View attachment 28198
View attachment 28199
More damage control, Tensores are not necessary, but they are fast enough to offset any performance loss due to using ML to upscale the image, without tensors the loss would be bigger.
The shaders don't do the BVH traversal, it says they can run in parallel to the BVH traversal.
In other words, while the BVH traversal is taking place, they can perform other calculations while they wait for the BVH data.
That's called "not wasting compute resources".
And we're not talking about a shared unit vs a dedicated one if you didn't realise. We're talking about 4 shared units vs a single dedicated one.
So, let me restate what I said before: the implementation in RDNA2 is vastly different to that of Turing. Attempting to judge which is better based off of technical specs alone is a meaningless waste of time.

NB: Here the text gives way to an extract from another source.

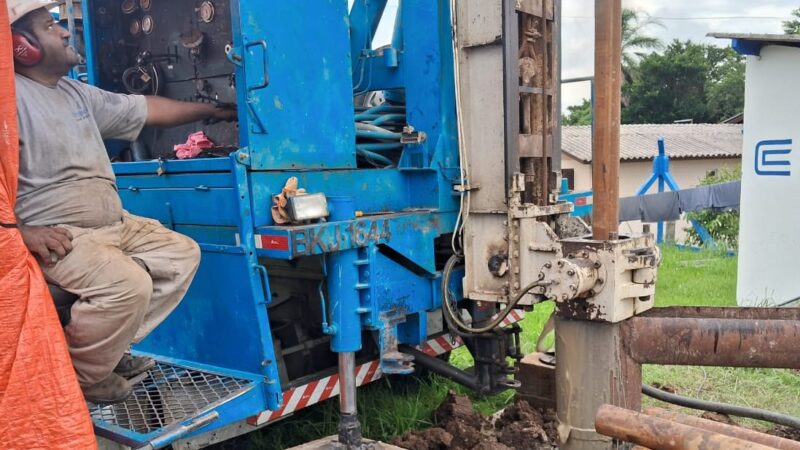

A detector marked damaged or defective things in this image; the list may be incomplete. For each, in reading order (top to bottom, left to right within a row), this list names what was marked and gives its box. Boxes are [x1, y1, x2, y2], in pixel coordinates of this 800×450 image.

As for the portion about tensors, you're correct there, the performance loss will be larger. Well, it would be more accurate to say that the performance improvement from performing the same DLSS2.0 algorithm would me smaller.
Fact of the matter is that neither of us knows how long the tensors are used during the stage of the pipeline whilst they perform the algorithm, and to what degree of a slowdown it would cause. We have no degree as to the difficulty and accuracy of the algorithm AMD would use.
But I'm going to be a bit honest here - I simply cannot believe that it would not be possible to use the same algorithm as DLSS2.0 on RDNA2. I'm quite positive it'll be usuable, just much slower, such that the performance uplift will be much smaller. Still present though.
In the end, the upscaling is just another portion of the pipeline and unlike with Turing's architecture, running off the shaders still allows you to perform other computations at the same time (whereas running tensor operations on Turing prevents you from doing anything else on that SM at the same time).
You know, having remembered that last portion, I think I'm going to defer again to the same conclusion as the raytracing one.
The implementation is so different that I don't really think we can actually judge which will be appreciably better or if one will be severely handicapped vs the other. Once again, it's best to wait and see.